The expected result is a verbatim repetition of the lines from the start of the entries through the line containing "Starbucks Matcha Earring", with the pictures removed.

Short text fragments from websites
_ _ _ _
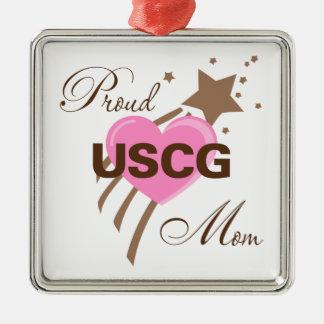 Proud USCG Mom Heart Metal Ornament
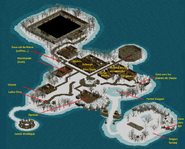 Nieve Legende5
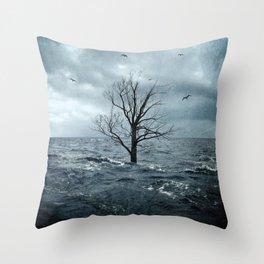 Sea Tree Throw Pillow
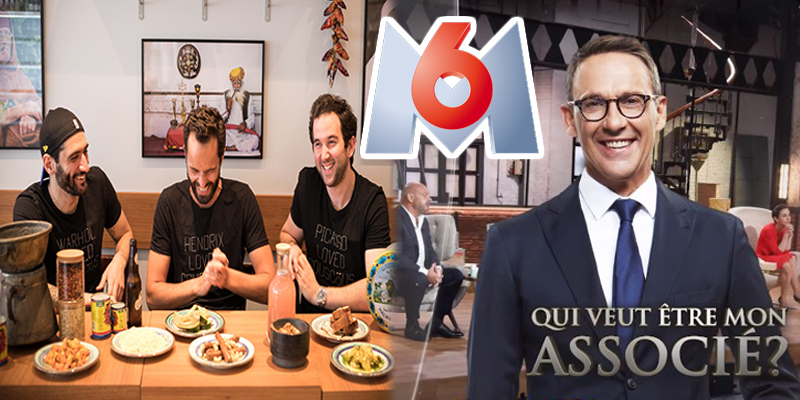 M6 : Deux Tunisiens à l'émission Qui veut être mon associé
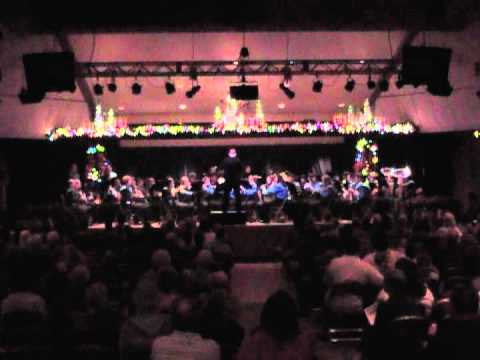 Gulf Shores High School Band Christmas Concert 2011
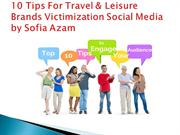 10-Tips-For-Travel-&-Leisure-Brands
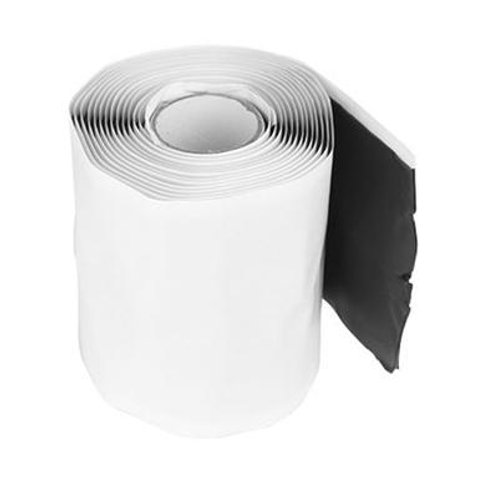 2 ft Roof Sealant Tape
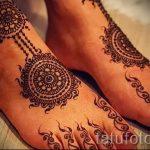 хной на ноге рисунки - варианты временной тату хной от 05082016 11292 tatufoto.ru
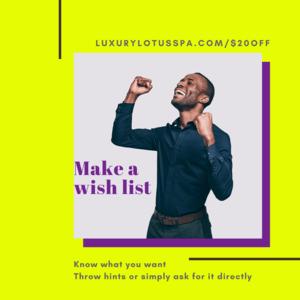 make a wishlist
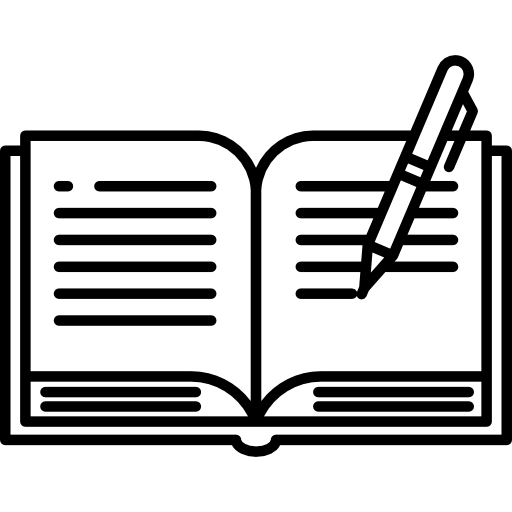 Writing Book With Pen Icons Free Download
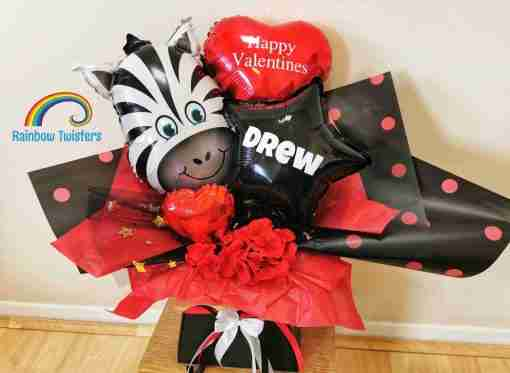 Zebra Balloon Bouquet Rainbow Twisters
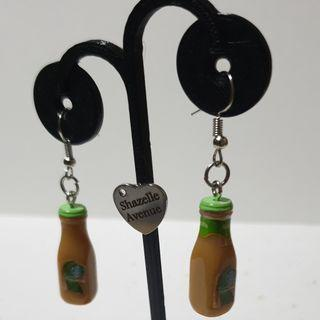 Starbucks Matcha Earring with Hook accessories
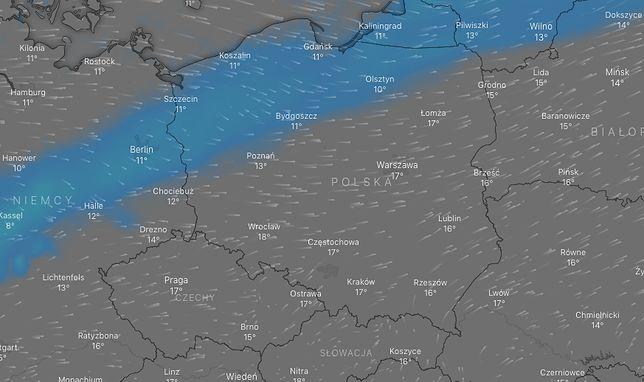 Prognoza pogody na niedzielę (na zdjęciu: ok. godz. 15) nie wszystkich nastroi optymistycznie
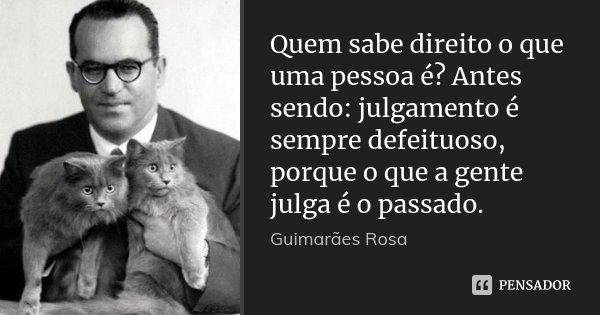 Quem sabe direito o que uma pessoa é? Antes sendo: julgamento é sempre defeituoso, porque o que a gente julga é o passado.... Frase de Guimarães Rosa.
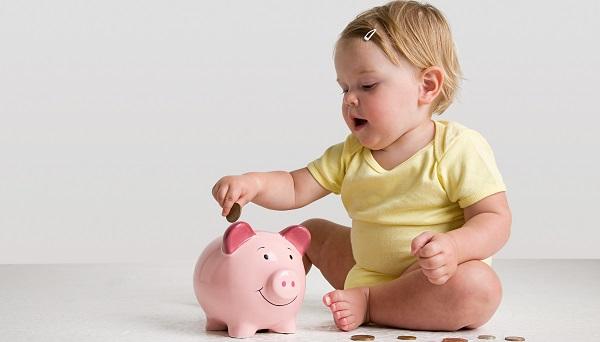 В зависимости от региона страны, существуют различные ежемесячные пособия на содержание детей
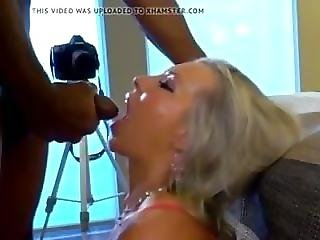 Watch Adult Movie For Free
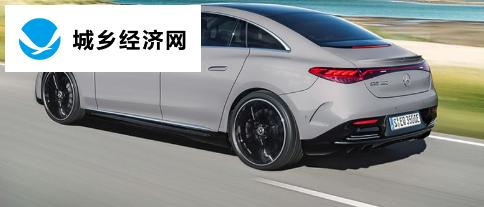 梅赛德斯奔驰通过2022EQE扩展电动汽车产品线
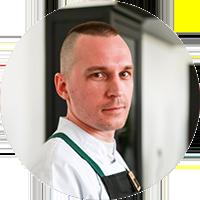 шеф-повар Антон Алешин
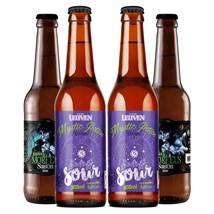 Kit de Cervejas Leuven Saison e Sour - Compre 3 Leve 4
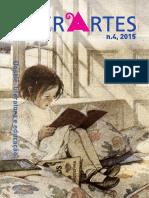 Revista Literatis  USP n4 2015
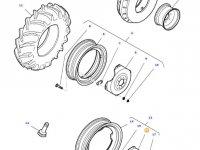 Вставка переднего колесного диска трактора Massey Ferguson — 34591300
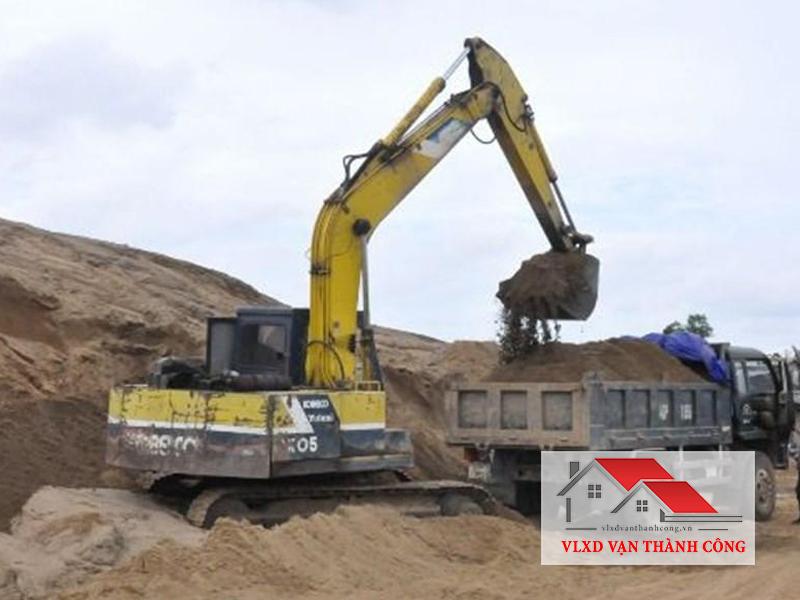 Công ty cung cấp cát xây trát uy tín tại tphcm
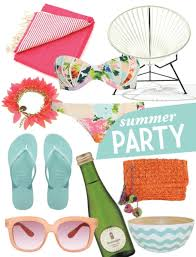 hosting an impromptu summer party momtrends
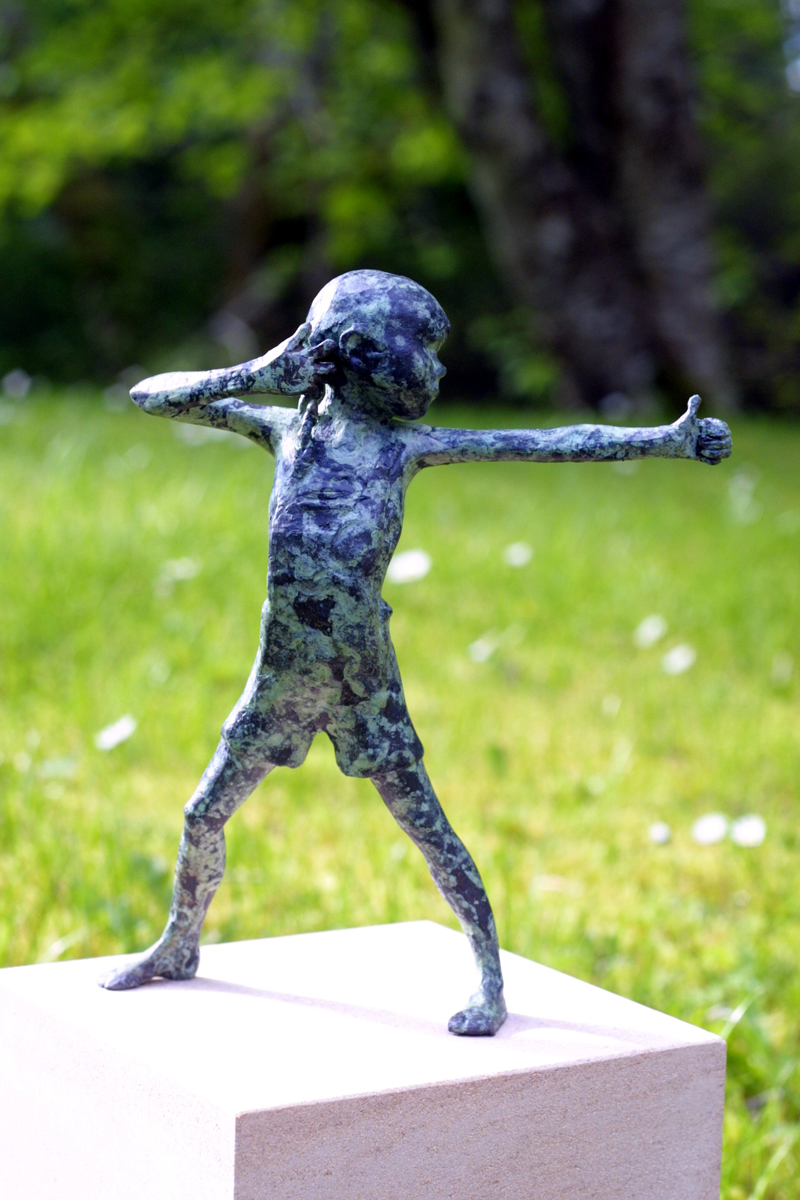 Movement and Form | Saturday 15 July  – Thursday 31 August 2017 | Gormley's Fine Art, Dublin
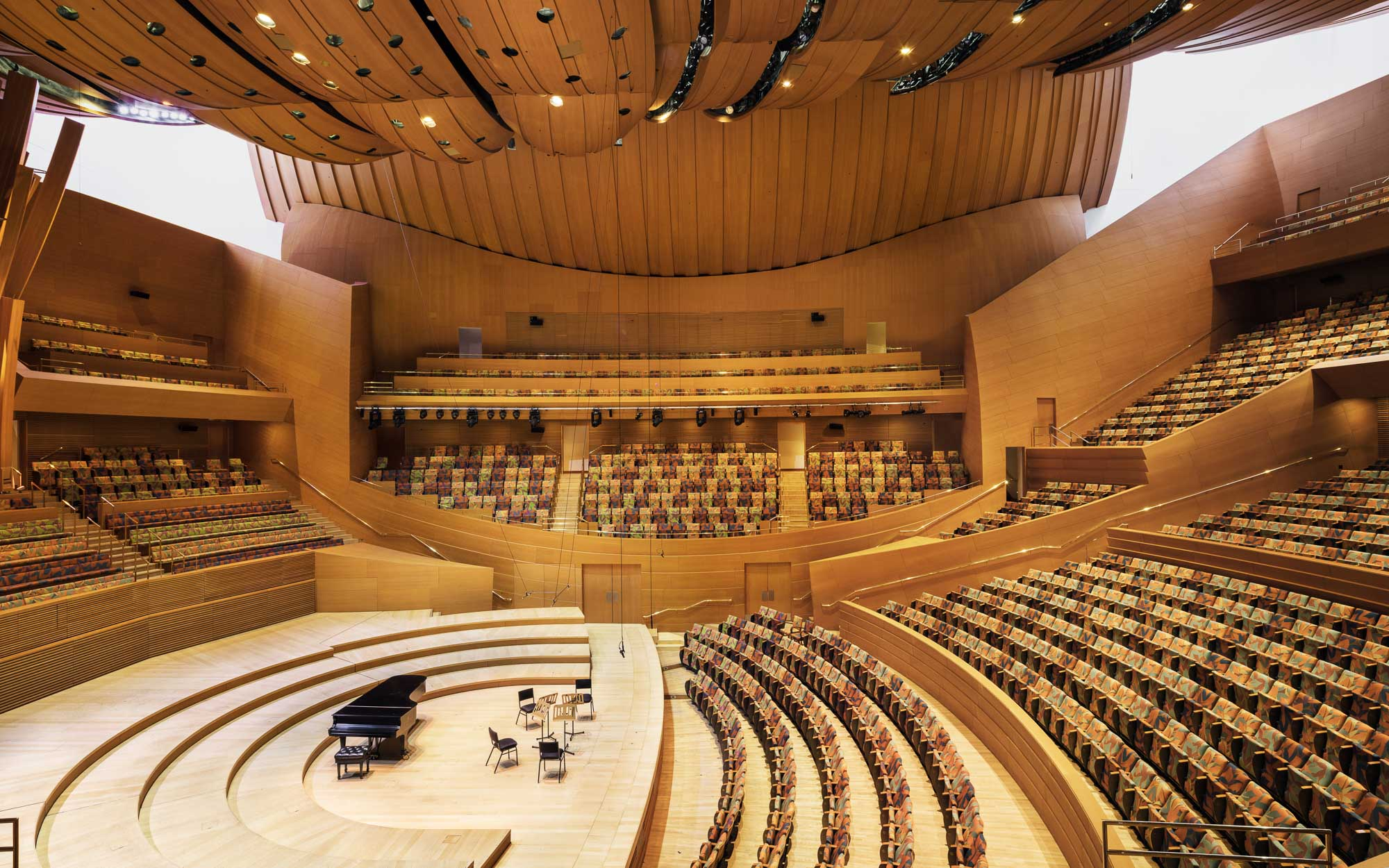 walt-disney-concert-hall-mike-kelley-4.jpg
_ _ _ _
Written response.
 Proud USCG Mom Heart Metal Ornament
 Nieve Legende5
 Sea Tree Throw Pillow
 M6 : Deux Tunisiens à l'émission Qui veut être mon associé
 Gulf Shores High School Band Christmas Concert 2011
 10-Tips-For-Travel-&-Leisure-Brands
 2 ft Roof Sealant Tape
 хной на ноге рисунки - варианты временной тату хной от 05082016 11292 tatufoto.ru
 make a wishlist
 Writing Book With Pen Icons Free Download
 Zebra Balloon Bouquet Rainbow Twisters
 Starbucks Matcha Earring with Hook accessories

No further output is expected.